Around the beginning of the previous century, the world saw rapid advancements being made in the sciences. It also witnessed the birth of a new discipline, atomic physics, whose revolutionary potential was felt almost immediately. A satisfactory postulation of the atomic structure, the discovery of the electron and neutron, and the classification of the various types of radiation were all made in a short span of about 35 years. These discoveries would go on to spawn industries of their own, worth trillions of dollars, and radically alter human existence.

Around the same time, science also got bigger. Until then, most research was done in universities or was patronised by wealthy citizens. With the advent of the Age of Physics, the necessary equipment became more expensive and the manpower involved increased drastically. No longer could wealthy philanthropists and universities afford to support tinkerers and researchers, and the vastly deeper pockets of the state were required. Of course, the arrival of the state and taxpayer funds changed the very nature of scientific advancement; projects were now desired to have a specific purpose and give the state an advantage, either militarily or economically, over its rivals. This trend seemed irreversible until the end of World War II and the birth of the American military-industrial complex. Even then, nuclear research remained a taboo subject for private entities for a little longer and the few private players remained beholden to the state as their main and sometimes only client.

One of the lasting impacts of the state patronage of high technology has been the secrecy which surrounds most related activity. India, for example, still clings to an archaic notion of secrecy regarding its nuclear facilities that only dampens the entrepreneurial spirit of its citizens and hurts its own economy. Though the private sector is allowed to provide certain components for nuclear reactors, the scenario is by no means anything other than very bleak.
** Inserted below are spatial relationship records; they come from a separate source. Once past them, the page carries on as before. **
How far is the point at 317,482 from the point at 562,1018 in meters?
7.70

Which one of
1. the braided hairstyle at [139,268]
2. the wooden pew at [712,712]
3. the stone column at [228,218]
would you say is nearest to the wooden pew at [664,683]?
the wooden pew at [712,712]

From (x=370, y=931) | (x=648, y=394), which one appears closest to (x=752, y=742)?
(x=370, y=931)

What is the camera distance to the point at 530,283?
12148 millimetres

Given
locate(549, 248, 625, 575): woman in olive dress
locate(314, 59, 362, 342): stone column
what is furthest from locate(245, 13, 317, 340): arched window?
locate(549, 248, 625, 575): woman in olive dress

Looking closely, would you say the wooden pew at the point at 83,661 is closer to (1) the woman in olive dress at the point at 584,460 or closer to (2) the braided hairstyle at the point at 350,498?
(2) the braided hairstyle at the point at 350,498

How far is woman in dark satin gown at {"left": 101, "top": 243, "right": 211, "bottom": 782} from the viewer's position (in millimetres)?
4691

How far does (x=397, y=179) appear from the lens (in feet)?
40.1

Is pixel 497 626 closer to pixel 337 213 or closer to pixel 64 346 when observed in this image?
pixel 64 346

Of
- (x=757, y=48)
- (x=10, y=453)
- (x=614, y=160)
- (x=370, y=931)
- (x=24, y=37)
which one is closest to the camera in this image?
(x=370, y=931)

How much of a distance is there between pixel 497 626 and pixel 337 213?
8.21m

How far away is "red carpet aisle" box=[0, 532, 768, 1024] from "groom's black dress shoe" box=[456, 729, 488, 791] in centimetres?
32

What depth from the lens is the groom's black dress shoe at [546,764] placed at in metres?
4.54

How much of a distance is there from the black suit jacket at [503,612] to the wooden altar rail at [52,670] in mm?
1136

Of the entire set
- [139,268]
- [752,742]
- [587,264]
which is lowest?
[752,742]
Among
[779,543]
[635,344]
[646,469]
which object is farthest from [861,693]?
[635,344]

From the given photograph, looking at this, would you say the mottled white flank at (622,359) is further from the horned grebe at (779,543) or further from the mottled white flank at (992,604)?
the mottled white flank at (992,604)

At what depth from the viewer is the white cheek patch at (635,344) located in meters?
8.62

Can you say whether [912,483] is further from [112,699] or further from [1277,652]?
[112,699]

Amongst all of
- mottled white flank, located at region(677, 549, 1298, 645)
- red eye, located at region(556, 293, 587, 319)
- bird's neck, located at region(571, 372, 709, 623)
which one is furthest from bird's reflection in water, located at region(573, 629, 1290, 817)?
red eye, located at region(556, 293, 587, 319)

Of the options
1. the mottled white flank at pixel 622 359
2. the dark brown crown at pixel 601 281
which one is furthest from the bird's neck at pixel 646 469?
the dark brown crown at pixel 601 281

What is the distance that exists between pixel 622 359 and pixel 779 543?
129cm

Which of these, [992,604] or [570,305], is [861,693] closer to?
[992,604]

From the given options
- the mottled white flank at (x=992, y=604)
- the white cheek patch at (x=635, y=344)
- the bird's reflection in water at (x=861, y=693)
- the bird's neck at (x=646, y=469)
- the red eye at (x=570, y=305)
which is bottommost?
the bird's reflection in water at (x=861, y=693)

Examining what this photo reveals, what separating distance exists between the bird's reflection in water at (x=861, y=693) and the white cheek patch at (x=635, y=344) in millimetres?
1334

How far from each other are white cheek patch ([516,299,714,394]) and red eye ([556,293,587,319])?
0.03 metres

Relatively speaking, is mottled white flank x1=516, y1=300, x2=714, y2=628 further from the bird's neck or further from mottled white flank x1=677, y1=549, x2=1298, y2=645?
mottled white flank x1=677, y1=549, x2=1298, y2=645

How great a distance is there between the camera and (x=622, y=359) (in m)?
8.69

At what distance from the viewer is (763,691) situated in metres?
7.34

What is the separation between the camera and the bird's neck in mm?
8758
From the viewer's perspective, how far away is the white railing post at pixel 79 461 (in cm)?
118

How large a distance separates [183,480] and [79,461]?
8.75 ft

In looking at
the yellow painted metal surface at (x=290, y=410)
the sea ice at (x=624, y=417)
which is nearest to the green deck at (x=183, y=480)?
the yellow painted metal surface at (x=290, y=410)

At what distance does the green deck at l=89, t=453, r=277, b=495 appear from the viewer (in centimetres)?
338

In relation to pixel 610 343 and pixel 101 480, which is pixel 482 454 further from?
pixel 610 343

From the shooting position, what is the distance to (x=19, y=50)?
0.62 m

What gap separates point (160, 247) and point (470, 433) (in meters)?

Anything transgressing the boundaries of the purely theoretical is forbidden; more importantly, it is next to impossible to acquire any equipment to undertake such studies outside the confines of the behemoth government conclave. Forcing all talent in the country under a government umbrella has stifled the sort of explosive growth needed in clean and safe nuclear technology that India needs, resulting in fewer opportunities, little incentive, loss of innovation, elimination of competition, and poor academic support for the nuclear industry.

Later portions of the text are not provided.